**Written instruction:**
Please extract every line of text from the data below word for word, leaving the pictures out of your answer.

**Recorded data:**
^^^^^^^^^^^^^^^^
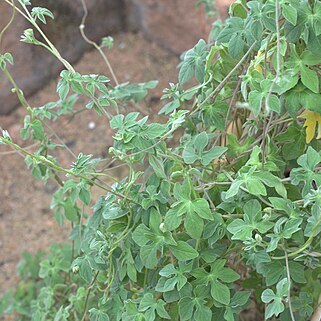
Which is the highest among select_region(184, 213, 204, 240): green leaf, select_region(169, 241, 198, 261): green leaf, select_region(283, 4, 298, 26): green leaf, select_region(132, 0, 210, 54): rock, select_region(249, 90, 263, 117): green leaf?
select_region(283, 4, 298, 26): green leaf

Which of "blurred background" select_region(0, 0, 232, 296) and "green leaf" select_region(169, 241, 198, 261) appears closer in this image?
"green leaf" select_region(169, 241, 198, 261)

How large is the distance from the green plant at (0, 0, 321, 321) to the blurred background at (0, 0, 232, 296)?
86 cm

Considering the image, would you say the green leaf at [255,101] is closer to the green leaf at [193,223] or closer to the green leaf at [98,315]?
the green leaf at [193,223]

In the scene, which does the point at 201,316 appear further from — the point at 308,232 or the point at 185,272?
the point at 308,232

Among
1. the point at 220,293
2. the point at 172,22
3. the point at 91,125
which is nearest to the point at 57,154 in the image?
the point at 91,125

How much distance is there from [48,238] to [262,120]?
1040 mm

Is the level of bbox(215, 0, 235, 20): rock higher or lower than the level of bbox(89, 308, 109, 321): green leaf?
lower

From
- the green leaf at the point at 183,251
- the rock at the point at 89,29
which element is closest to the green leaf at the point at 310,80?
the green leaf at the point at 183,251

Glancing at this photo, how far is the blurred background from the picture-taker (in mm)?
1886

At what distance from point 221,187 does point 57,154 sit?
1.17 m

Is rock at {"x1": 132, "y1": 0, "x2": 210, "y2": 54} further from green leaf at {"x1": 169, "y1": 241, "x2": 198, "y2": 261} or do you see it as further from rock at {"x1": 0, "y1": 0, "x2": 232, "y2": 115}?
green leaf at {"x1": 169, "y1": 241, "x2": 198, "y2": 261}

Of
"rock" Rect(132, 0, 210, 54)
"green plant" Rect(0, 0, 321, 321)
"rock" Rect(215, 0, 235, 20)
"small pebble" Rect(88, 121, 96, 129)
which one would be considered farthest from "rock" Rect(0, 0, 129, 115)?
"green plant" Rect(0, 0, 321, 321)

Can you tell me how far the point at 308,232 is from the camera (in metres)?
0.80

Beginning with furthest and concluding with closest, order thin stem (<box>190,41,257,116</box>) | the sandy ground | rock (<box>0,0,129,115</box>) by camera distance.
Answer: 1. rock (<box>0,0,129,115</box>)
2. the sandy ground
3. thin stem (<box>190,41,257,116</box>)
^^^^^^^^^^^^^^^^
**Exercise answer:**
Which is the highest among select_region(184, 213, 204, 240): green leaf, select_region(169, 241, 198, 261): green leaf, select_region(283, 4, 298, 26): green leaf, select_region(132, 0, 210, 54): rock, select_region(249, 90, 263, 117): green leaf?
select_region(283, 4, 298, 26): green leaf

Which of "blurred background" select_region(0, 0, 232, 296) and "green leaf" select_region(169, 241, 198, 261) appears closer in this image?
"green leaf" select_region(169, 241, 198, 261)

How large is the distance from the green plant at (0, 0, 321, 321) to the blurred background at (0, 0, 232, 296)?
86 cm

Considering the image, would you say the green leaf at [255,101] is closer to the green leaf at [193,223] or closer to the green leaf at [98,315]?
the green leaf at [193,223]

In the scene, which does the point at 201,316 appear further from — the point at 308,232 or the point at 185,272?
the point at 308,232

Among
1. the point at 220,293
2. the point at 172,22
3. the point at 91,125
which is nearest to the point at 57,154 in the image?
the point at 91,125

How much distance is there from [48,238] to [262,120]?
1040 mm

Is the level of bbox(215, 0, 235, 20): rock higher or lower than the level of bbox(89, 308, 109, 321): green leaf?
lower

From
- the green leaf at the point at 183,251
- the rock at the point at 89,29
which element is closest to the green leaf at the point at 310,80?
the green leaf at the point at 183,251

Glancing at this photo, how far is the blurred background from the picture-taker (in mm)?
1886

At what distance from point 221,187 does point 57,154 sit?
1.17 m

Is rock at {"x1": 132, "y1": 0, "x2": 210, "y2": 54} further from green leaf at {"x1": 169, "y1": 241, "x2": 198, "y2": 261} or do you see it as further from rock at {"x1": 0, "y1": 0, "x2": 232, "y2": 115}?
green leaf at {"x1": 169, "y1": 241, "x2": 198, "y2": 261}

Of
"rock" Rect(132, 0, 210, 54)
"green plant" Rect(0, 0, 321, 321)
"rock" Rect(215, 0, 235, 20)
"small pebble" Rect(88, 121, 96, 129)
which one would be considered farthest from "rock" Rect(0, 0, 129, 115)?
"green plant" Rect(0, 0, 321, 321)

Can you tell me how far the point at 308,232 is from the camera (in metres)?
0.80

Beginning with furthest and concluding with closest, order thin stem (<box>190,41,257,116</box>) | the sandy ground | rock (<box>0,0,129,115</box>) by camera distance.
Answer: 1. rock (<box>0,0,129,115</box>)
2. the sandy ground
3. thin stem (<box>190,41,257,116</box>)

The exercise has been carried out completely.